BEGIN Text passage
2. Book of Mormon - Bank of America Theatre
3. Rapture, Blister, Burn - The Goodman
4. Improvised Shakespeare - iO
5. Little Foxes - The Goodman
6. Soul Brother Where Art Thou? - The Second City
7. Trust Us (Screw You) - The Neo-Futurists
8. Ride the Cyclone - Chicago Shakes
9. Mr. Burns - Theatre Wit
10. Yellow Dress - Silk Road Rising

Monday, November 9, 2015

Not Helping Feminism?/Submitting to Misogyny

A couple years ago many of my Arizona comedy pals had a mass exodus of our improv group. It was time for me to go too. I knew my final year of grad school should be spent focusing on my thesis, and the group was getting younger anyway. The director put together a final send-off show on a Sunday night. It was pretty packed, and it was a great night for all of us. We bowed, and I felt a bittersweet twinge for these four other guys who were moving on. And then something "organic" happened. The director took the mic and thanked the huge crowd for coming out. But then he went on to say how much the group meant to him. Hm. And then he rambled about the legacy of the group. (At this point the audience started squirming a little. They just watched an hour plus of improv and were kinda ready to scoot.) Then the director starting giving personal shout-outs to guys who had been in the group when he was just starting. Then he gave little speeches about each of the guys leaving on stage. He said something like, "These guys are the funniest people and my best friends, and the ladies are lovely as well." It was pretty embarrassing. I was hurt too--I considered this person my friend. Oh well, it was almost over. NOPE, PSYCH. He handed the mic to someone else onstage. The audience let out a collective discomforted sigh and waited while three other dudes gave basically the same speech calling out the same dudes from previous generations. Not a single guy recognized the female director who had cast most of them initially. Not a single one called out any of the women who had been on teams with them. My female teammate took the mic and gave gratitude this is how she met her boyfriend, an ex-cast member. The whole goo-fest was probably fifteen minutes strong when I got the mic last. I, again, was feeling bad for the audience who was listening to this pretty self-referential sludge, so gave a polite shake of my head and the night was over. I had been thinking about what the group meant to me though. I just chose to appropriately tell the important people I met in-person, not assuming a crowd of strangers wanted to hear about it.

Some of those important people (specifically three other girls I formed an independent group with) were in the audience that night. I hugged them and told them why they meant so much to me. "But you didn't say it onstage!" Kale said. It was such a trap, I realized. I wasn't egotistical enough to sing my own squad's praises, and therefore, they went unsung. I didn't mean to submit to misogyny. I didn't mean to quiet the very few and underrepped female voices in comedy. I acted rationally as a person regardless of gender, but.
Shellz and I writing sketch comedy years ago.
END Text passage
BEGIN Supplied material
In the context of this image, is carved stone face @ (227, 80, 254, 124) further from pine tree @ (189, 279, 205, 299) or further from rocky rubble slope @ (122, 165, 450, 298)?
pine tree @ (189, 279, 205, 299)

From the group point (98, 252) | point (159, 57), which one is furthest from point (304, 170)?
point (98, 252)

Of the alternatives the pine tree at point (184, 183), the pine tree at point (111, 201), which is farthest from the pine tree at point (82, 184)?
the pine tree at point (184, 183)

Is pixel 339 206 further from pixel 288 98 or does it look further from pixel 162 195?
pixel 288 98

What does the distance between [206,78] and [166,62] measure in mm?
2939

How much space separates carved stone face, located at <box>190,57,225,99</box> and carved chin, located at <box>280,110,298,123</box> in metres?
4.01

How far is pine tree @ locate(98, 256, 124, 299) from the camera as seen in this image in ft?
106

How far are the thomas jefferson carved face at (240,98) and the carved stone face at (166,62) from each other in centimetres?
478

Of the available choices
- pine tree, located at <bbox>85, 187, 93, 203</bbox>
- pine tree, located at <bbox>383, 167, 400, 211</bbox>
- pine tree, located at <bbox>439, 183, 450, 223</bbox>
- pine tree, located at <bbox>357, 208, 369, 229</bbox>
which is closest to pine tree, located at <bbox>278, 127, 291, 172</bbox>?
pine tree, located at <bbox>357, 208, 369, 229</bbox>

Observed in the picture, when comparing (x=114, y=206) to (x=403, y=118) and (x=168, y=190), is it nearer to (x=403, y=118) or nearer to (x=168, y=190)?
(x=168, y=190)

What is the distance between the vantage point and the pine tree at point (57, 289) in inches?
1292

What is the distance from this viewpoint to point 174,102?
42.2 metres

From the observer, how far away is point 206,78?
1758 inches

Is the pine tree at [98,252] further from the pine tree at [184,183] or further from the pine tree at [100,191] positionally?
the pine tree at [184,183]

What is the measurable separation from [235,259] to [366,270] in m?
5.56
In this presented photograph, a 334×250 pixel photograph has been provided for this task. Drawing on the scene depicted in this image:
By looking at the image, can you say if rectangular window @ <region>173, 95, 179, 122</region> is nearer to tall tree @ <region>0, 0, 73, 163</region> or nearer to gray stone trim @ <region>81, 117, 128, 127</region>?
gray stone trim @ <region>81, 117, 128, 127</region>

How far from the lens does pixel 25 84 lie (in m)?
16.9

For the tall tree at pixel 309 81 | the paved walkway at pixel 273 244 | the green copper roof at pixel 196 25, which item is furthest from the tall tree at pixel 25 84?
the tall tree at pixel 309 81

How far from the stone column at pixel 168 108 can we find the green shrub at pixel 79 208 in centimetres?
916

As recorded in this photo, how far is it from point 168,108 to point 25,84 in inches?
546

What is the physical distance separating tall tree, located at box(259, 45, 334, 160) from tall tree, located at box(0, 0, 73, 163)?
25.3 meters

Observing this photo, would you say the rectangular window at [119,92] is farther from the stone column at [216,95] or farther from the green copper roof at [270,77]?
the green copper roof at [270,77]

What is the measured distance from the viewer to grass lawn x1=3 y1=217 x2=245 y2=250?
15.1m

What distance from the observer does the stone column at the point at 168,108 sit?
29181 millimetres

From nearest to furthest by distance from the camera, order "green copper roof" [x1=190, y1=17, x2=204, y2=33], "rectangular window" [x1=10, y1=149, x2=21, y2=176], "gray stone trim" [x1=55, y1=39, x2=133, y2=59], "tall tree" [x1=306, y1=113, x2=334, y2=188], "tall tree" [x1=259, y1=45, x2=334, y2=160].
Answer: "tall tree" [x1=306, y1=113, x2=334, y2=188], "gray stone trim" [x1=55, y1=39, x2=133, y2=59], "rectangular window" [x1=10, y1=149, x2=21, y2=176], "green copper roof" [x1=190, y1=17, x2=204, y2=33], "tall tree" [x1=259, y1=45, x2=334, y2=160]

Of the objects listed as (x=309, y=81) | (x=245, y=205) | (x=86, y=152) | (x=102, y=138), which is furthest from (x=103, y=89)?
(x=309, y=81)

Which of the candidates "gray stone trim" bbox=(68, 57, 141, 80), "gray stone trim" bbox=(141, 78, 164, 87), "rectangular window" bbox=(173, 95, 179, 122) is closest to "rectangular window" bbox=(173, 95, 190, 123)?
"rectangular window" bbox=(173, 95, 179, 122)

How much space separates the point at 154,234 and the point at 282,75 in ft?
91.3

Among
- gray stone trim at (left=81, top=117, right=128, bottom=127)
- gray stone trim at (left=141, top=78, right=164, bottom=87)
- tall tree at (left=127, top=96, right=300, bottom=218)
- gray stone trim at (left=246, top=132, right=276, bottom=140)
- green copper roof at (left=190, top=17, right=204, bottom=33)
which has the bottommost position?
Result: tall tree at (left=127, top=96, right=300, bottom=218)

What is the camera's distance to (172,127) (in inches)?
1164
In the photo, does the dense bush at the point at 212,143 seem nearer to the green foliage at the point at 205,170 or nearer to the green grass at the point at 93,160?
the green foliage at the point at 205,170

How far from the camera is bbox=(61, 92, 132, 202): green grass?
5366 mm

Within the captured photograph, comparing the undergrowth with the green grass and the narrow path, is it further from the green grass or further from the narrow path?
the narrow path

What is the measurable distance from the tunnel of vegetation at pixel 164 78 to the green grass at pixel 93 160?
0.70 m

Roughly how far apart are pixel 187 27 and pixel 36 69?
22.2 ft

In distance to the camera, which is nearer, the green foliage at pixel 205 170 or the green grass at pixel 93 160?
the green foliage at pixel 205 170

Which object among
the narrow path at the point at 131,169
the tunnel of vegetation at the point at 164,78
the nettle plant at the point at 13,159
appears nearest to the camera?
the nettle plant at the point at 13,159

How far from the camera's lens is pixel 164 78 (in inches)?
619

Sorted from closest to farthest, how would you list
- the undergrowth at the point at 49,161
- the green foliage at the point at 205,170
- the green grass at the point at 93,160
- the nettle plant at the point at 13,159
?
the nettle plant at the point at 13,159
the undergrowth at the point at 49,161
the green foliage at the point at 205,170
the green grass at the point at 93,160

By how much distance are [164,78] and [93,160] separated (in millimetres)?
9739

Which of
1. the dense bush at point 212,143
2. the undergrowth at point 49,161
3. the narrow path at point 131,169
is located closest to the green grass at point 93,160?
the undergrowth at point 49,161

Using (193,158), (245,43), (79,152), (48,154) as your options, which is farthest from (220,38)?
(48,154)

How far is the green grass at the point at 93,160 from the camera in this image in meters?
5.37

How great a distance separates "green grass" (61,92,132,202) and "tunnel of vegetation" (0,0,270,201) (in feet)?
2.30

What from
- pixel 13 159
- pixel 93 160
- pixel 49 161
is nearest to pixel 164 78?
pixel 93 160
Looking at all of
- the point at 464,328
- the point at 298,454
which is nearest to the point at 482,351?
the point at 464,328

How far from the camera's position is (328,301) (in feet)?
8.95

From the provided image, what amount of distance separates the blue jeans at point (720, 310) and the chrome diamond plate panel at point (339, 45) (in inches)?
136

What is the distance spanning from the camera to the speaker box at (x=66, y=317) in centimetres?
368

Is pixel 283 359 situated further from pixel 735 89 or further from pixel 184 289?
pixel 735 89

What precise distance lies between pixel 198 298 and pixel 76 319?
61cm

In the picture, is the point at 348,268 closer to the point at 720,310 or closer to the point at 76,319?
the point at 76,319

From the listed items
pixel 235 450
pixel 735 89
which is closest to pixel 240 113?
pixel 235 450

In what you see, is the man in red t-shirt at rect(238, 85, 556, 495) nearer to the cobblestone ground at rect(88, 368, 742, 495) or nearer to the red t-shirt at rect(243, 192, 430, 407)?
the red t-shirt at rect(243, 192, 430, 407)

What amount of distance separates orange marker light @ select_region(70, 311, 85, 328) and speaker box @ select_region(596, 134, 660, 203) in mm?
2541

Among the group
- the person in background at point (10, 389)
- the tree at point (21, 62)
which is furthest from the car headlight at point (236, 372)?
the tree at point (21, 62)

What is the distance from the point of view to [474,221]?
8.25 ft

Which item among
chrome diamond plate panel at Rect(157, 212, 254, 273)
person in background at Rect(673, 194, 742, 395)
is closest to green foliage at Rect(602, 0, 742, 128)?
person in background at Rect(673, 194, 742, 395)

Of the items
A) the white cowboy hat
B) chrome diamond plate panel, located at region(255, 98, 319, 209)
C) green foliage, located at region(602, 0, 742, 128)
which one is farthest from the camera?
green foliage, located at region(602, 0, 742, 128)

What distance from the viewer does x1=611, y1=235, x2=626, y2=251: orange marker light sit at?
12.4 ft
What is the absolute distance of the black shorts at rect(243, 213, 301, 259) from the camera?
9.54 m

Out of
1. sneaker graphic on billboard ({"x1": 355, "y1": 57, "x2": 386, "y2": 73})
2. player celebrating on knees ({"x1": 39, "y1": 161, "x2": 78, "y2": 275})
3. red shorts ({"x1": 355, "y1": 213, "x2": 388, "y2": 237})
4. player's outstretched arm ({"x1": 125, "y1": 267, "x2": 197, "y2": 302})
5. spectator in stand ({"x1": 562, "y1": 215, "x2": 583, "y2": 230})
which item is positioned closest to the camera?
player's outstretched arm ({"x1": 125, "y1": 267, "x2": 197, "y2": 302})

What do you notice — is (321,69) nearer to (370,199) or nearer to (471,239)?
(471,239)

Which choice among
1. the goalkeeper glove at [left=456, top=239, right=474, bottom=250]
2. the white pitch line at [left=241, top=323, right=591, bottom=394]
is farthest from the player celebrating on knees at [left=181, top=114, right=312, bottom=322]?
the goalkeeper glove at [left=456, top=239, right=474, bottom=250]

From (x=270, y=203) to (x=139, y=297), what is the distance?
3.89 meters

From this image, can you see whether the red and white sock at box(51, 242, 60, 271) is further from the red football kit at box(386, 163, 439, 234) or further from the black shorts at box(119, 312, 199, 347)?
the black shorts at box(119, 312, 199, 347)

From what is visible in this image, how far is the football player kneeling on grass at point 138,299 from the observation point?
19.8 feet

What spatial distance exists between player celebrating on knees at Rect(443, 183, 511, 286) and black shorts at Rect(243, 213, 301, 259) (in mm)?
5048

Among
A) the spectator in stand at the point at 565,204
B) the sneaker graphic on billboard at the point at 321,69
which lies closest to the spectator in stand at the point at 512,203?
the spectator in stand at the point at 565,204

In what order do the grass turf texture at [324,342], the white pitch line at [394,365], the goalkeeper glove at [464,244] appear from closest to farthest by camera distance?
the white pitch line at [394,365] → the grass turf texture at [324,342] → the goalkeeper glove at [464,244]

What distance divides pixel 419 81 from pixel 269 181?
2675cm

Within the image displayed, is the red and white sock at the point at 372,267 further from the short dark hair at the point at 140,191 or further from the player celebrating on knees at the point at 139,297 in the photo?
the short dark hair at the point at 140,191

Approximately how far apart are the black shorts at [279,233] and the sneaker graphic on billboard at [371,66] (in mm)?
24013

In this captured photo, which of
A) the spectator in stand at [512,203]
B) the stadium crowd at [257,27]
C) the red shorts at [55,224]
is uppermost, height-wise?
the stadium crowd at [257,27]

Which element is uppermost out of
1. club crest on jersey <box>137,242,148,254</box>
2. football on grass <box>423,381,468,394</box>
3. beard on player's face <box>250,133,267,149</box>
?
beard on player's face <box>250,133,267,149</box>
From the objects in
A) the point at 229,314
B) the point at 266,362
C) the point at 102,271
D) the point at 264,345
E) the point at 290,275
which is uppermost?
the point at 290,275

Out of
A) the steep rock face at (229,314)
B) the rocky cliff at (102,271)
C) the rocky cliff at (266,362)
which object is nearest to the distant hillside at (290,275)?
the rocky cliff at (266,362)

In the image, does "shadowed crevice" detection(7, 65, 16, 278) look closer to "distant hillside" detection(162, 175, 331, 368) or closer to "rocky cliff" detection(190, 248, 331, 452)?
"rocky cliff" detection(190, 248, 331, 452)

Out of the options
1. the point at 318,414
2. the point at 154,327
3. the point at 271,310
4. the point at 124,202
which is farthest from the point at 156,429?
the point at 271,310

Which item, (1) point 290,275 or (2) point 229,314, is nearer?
END Supplied material
[Task to complete]: Could you write out, word for word, the stretch of the post about the improv group's farewell show from "Some of those" through "comedy years ago."?

[Response area]:
Some of those important people (specifically three other girls I formed an independent group with) were in the audience that night. I hugged them and told them why they meant so much to me. "But you didn't say it onstage!" Kale said. It was such a trap, I realized. I wasn't egotistical enough to sing my own squad's praises, and therefore, they went unsung. I didn't mean to submit to misogyny. I didn't mean to quiet the very few and underrepped female voices in comedy. I acted rationally as a person regardless of gender, but.
Shellz and I writing sketch comedy years ago.